The passive measurement module tracks the performance to destinations of interest by sampling provider links using Web requests initiated by clients in the enterprise. The basic strategy is to use new requests to sample an ISP's performance to a given destination if the performance estimate for that ISP is older than the predefined sampling interval. If the module has current performance estimates for all links, then the connection is directed over the best link for the destination.
The module maintains a performance hash table keyed by the destination (i.e., either the IP address or the domain name of the destination). A hash table entry holds the current estimates of the performance to the destination via the three providers, along with an associated timestamp indicating the last time performance to the destination via the provider was measured. This is necessary for updating the EWMA estimate of performance (Section 2.2).
Notice that without some explicit control, the hash table maintains performance samples to all destinations, including those rarely accessed. One concern is that this could cause a high overhead of measurement, with connections to less popular destinations being all used up for obtaining performance samples. While maintaining explicit TTLs per entry might help flush out destinations that have not been accessed over a long period of time, it does not guarantee a manageable measurement overhead. Also, TTLs require maintaining a separate timer per entry, which is an additional overhead.

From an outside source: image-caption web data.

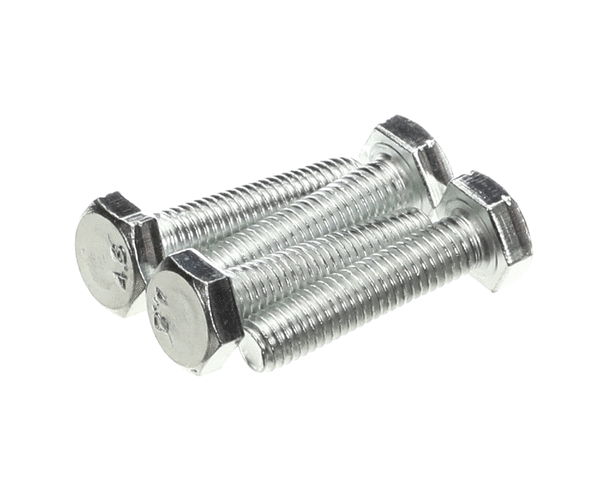 ELECTROLUX PROFESSIONAL PARTS 0USC2T - SKU ELX0USC2T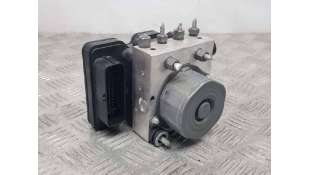 ABS DACIA SANDERO 1.5 BLUE... 2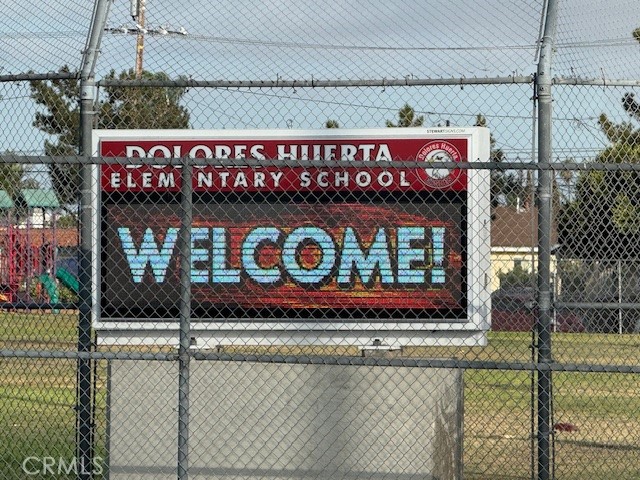 MLS #SB25165421 image #16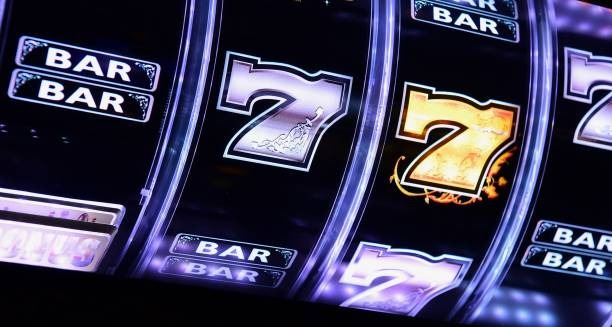 mpoatm platform showing transition between SA Gaming live tables and slot game tournaments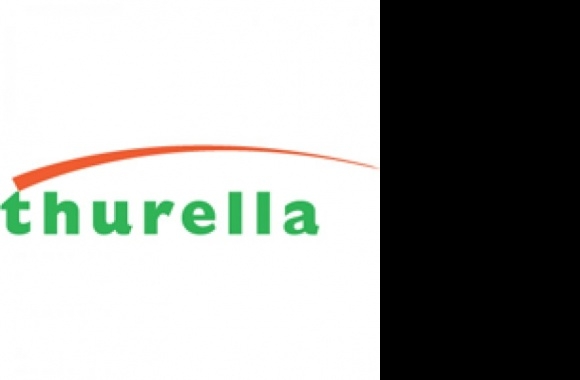 Thurella Logo download in high quality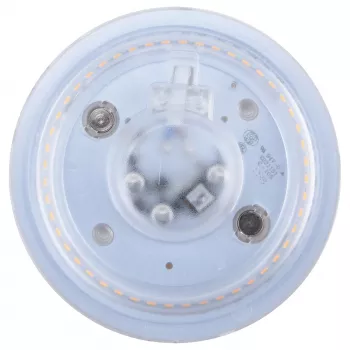 OPPLE LED Module Clio 12W 1100lm 4000K CT
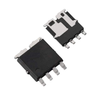 FET, MOSFET Arrays -- SQJ264EP-T1_GE3 - Image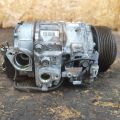 64529399060 | Компрессор кондиционера BMW X5 (E70) 07-13 - Превью 4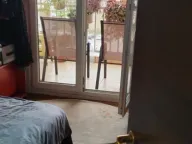 Prodaja, dvosoban stan, 75m², City Kvart, Podgorica - image 7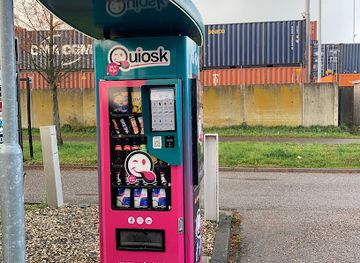 netherlands/alblasserwaard/shop/quiosk-alblasserdam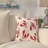Nautical Nights Lobster Fest Coastal Outdoor Square Throw Pillow-231767511-231767505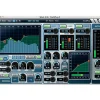 Wave Arts Trackplug AAX Ultimate Channel Strip - Pro Tools Ready (Boxed version)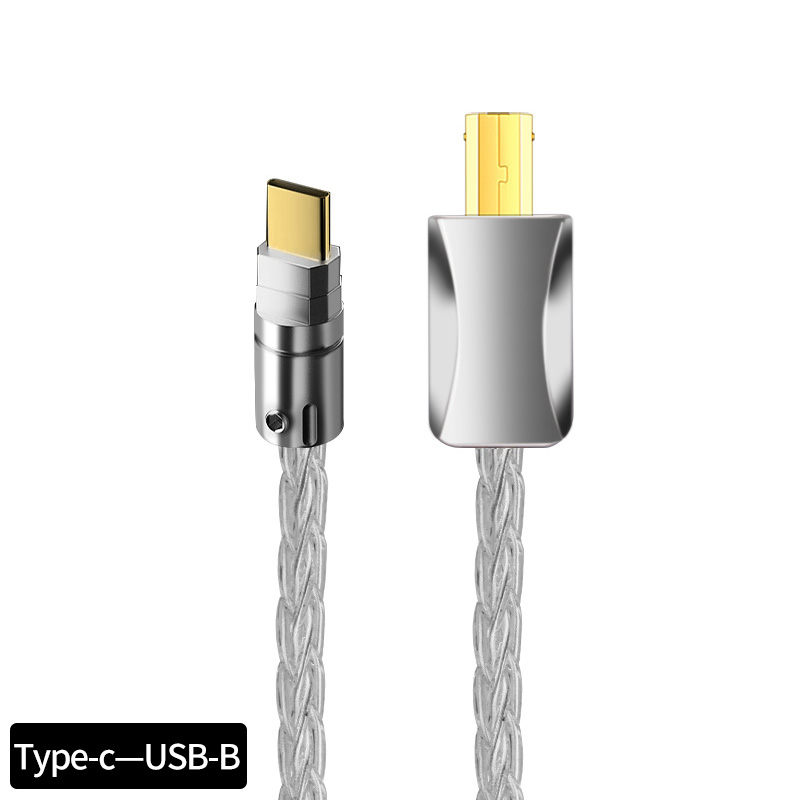 كابل فك تشفير الصوت USB من الف - مراجعة Usb Sound Card External وسعره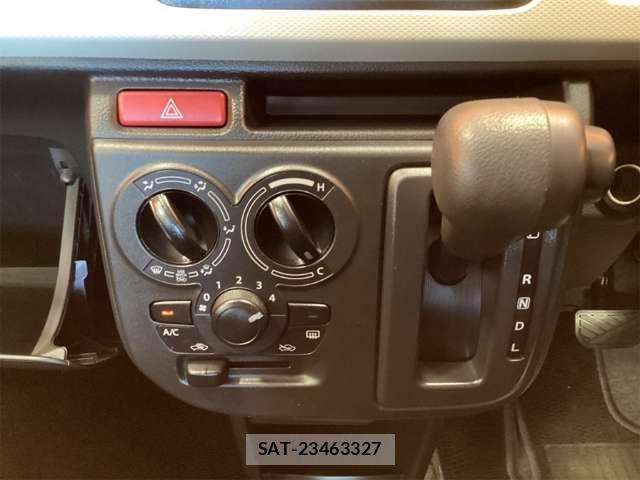 Suzuki ALTO 2020-03 8625706-3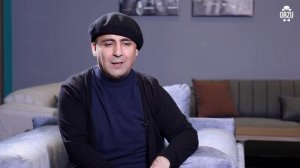 Ногуфтахо Наимчон ва Шердил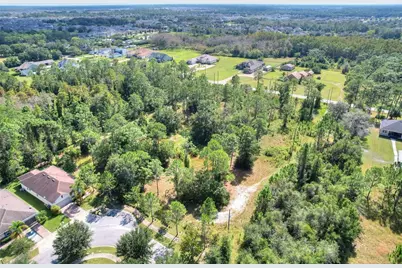 Moore Street, Saint Cloud, FL 34771 - Photo 14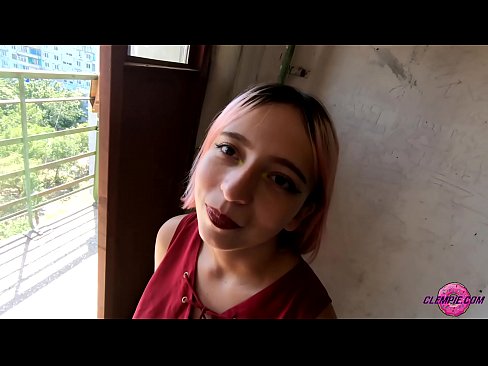 ❤️ Student Sensual chupa a un estraño no interior - Cum on his face ☑ Porno vk en % gl.obuvlisett.ru %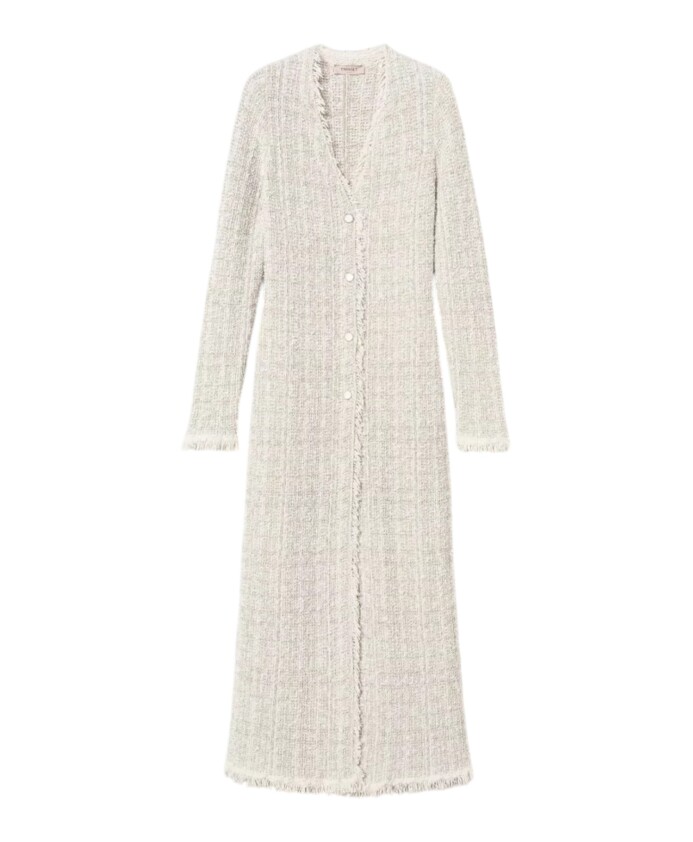 ensemble-pulls-beige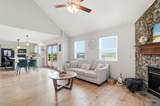 27611 Kime Holderman Road - Photo 24
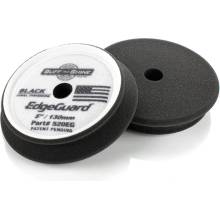 Buff and Shine EdgeGuard Black (Final Finish) 125/150mm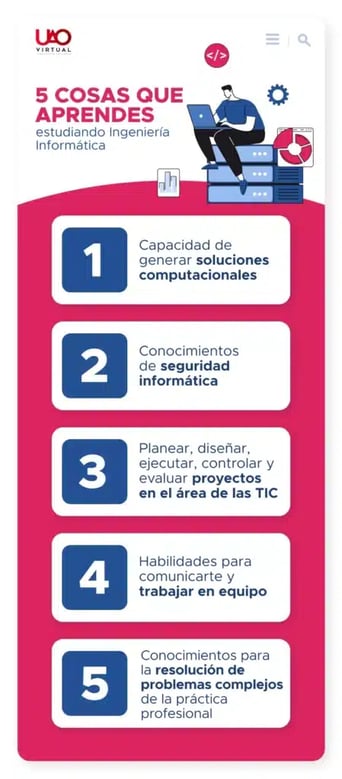infografia-diferencias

In view of this, we limit performance sampling to connections destined for the most popular sites, where popularity is measured in terms of aggregate client request counts, as follows: Hash entries also hold the number of accesses made to the corresponding destinations. Upon receiving a connection request for a given destination, we update the access count for the destination using an exponentially weighted moving average (EWMA). The EWMA weight is chosen so that the access count for the destination is reset to 1 if it was not accessed for a long time, say 1 hour.
We use a hard threshold and monitor performance to destinations for which the total number of requests exceeds the threshold (by looking for live entries in the table with the access counts exceeding the threshold). In a naive hash table implementation for tracking the frequency counts of the various elements, identifying the popular destinations may take hash table size time.
Other ways of tracking top destinations such as Iceberg Queries [8] or Sample-and-hold [6], may not incur such an overhead. Nevertheless, we stick with our approach for its simplicity of implementation. Also, as we will show later, the overhead from looking for the popular hash entries in our implementation is negligible. Note that this approach does not necessarily limit the actual number of popular destinations, for example in the relatively unlikely case that a very large number of destinations are accessed very often.
Figure 2 shows the basic operation of the passive monitoring scheme. When an enterprise client initiates a connection, the scheme first checks if the destination has a corresponding entry in the performance hash table (i.e., it is labeled popular). If not, the connection is simply relayed using a provider link chosen randomly, in a load-balancing fashion.
If there is an entry for the destination, the passive scheme scans the measurement timestamps for the three providers to see if the elapsed time since the last measurement on any of the links exceeds the predefined sampling interval. If so, the performance to the destination along one of these providers links is sampled using the current connection.
In order to obtain a measurement sample on a provider link, the scheme initiates a connection to the destination using a source IP address set such that the response will return via the link being sampled. Then, it measures the turn-around time for the connection, defined as the time between the transmission of the last byte of the client HTTP request, and the receipt of the first byte of the HTTP response from the destination. The observed turn-around time is used as the performance sample to the destination, and the corresponding entry in the hash table is updated using the EWMA method (Section 2.2). The remainder of the Web request proceeds normally, with the proxy relaying the data appropriately.
If all of the ISP links have current measurements (i.e., within the sampling interval), the proxy initiates a connection using the best link for the destination by setting the source IP address appropriately. We discuss these details in Section 3.3.